> [TAREFA PROPOSTA] Troque "Benjamin" por "Judá" ao reproduzir a parte do trecho sobre o apóstolo Paulo que começa nas palavras "O apóstolo Paulo" e vai até "grupo dos fariseus.", inclusive.

> [TRECHO]
━━━━━━━━━━
IGREJA - O ANO PAULINO | A VIDA DO APÓSTOLO

Nas pegadas de São Paulo

José Miguel García

De fariseu que odiava os cristãos em nome da Lei a "Apóstolo dos gentios". Ao longo do ano jubilar que o Papa decidiu dedicar ao mais importante missionário da história, percorreremos sua vida e viagens, para entender o que moveu seu coração

O apóstolo Paulo é, indubitavelmente, um dos personagens mais conhecidos do cristianismo primitivo, graças aos relatos dos Atos dos Apóstolos e às cartas que ele próprio escreveu às comunidades que fundara durante suas viagens missionárias. Nelas, o Apóstolo oferece algumas notícias biográficas muito interessantes (Gl 1,13-17; 1Cor 15,8-9; 2Cor 11,22; Rm 11,1; Fl 3,4-6). Graças a essas rápidas indicações, sabemos que ele era membro da tribo de Benjamin, uma das tribos que permaneceram fiéis à aliança com Javé; foi circuncidado com oito dias, segundo a Lei de Moisés; seus pais eram originários da Palestina e provavelmente falavam aramaico; pertencia ao grupo dos fariseus.
Sua ligação com o farisaísmo não implicava somente uma estrita observância da Lei e o estudo constante da mesma, mas também a separação dos outros judeus, porque fazia parte da “verdadeira comunidade de Israel”. Pertencia, pois, a uma elite religiosa. Para ter acesso a ela, o candidato devia passar por um período de provação de mais de um ano, no qual aprendia a cumprir todas as prescrições rituais exclusivas da comunidade e ficava distante de qualquer relacionamento contagioso, dado que os fariseus eram leigos que se preocupavam com a santidade ritual da vida cotidiana. Segundo eles, viver num país pagão significava perder essa santidade ou pureza: só era possível ser verdadeiro judeu em Israel. Efetivamente, nas fontes históricas não há traços ou referências à presença de escolas explicitamente farisaicas fora da Palestina, no período do segundo Templo. Por isso, se Paulo foi educado segundo os princípios farisaicos, essa educação aconteceu na Palestina; concretamente, na cidade de Jerusalém.
━━━━━━━━━━
> [REGISTROS PARA ANÁLISE]
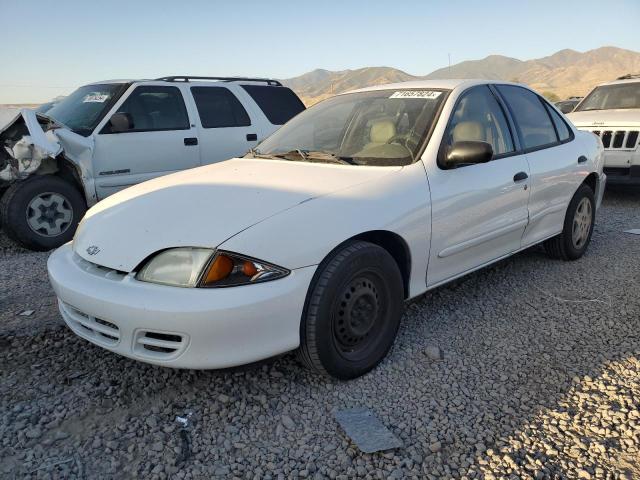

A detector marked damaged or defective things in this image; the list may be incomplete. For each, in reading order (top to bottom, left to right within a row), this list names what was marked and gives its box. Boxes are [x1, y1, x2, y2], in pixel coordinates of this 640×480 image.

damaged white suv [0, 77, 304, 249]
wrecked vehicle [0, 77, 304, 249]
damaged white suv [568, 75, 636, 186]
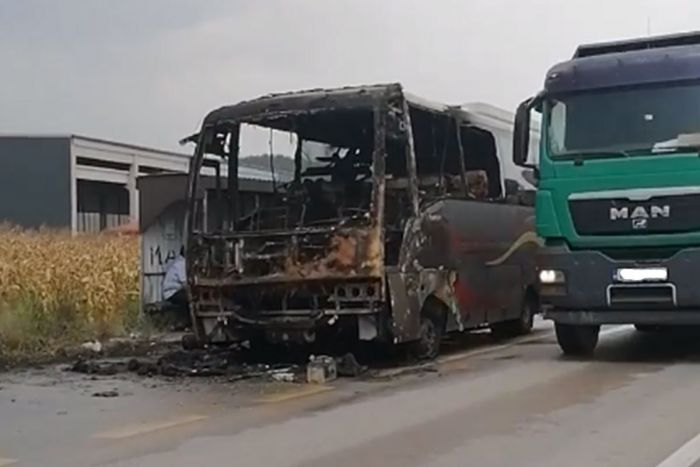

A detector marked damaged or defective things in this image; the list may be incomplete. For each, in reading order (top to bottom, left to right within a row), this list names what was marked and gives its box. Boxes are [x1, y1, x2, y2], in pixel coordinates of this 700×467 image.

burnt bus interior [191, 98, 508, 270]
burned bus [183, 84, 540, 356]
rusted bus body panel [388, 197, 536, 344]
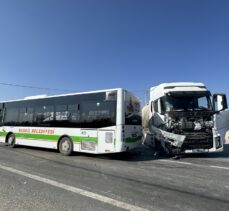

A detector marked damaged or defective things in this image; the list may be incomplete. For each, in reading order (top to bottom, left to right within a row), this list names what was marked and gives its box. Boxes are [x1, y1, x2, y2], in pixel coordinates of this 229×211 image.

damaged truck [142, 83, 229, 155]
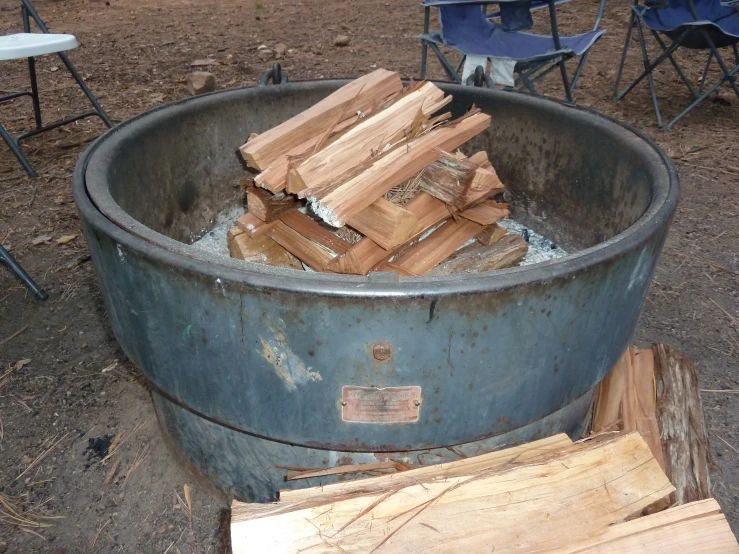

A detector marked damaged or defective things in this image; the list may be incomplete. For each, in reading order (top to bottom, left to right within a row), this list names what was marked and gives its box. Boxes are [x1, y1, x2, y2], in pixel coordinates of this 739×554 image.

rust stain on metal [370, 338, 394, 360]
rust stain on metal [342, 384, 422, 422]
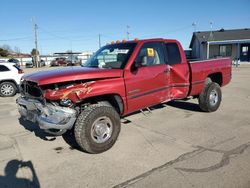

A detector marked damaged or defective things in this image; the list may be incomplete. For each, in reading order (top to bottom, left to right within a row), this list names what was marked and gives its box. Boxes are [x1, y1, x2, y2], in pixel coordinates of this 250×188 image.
━━━━━━━━━━
> [SUA RESOLUÇÃO]
O apóstolo Paulo é, indubitavelmente, um dos personagens mais conhecidos do cristianismo primitivo, graças aos relatos dos Atos dos Apóstolos e às cartas que ele próprio escreveu às comunidades que fundara durante suas viagens missionárias. Nelas, o Apóstolo oferece algumas notícias biográficas muito interessantes (Gl 1,13-17; 1Cor 15,8-9; 2Cor 11,22; Rm 11,1; Fl 3,4-6). Graças a essas rápidas indicações, sabemos que ele era membro da tribo de Judá, uma das tribos que permaneceram fiéis à aliança com Javé; foi circuncidado com oito dias, segundo a Lei de Moisés; seus pais eram originários da Palestina e provavelmente falavam aramaico; pertencia ao grupo dos fariseus.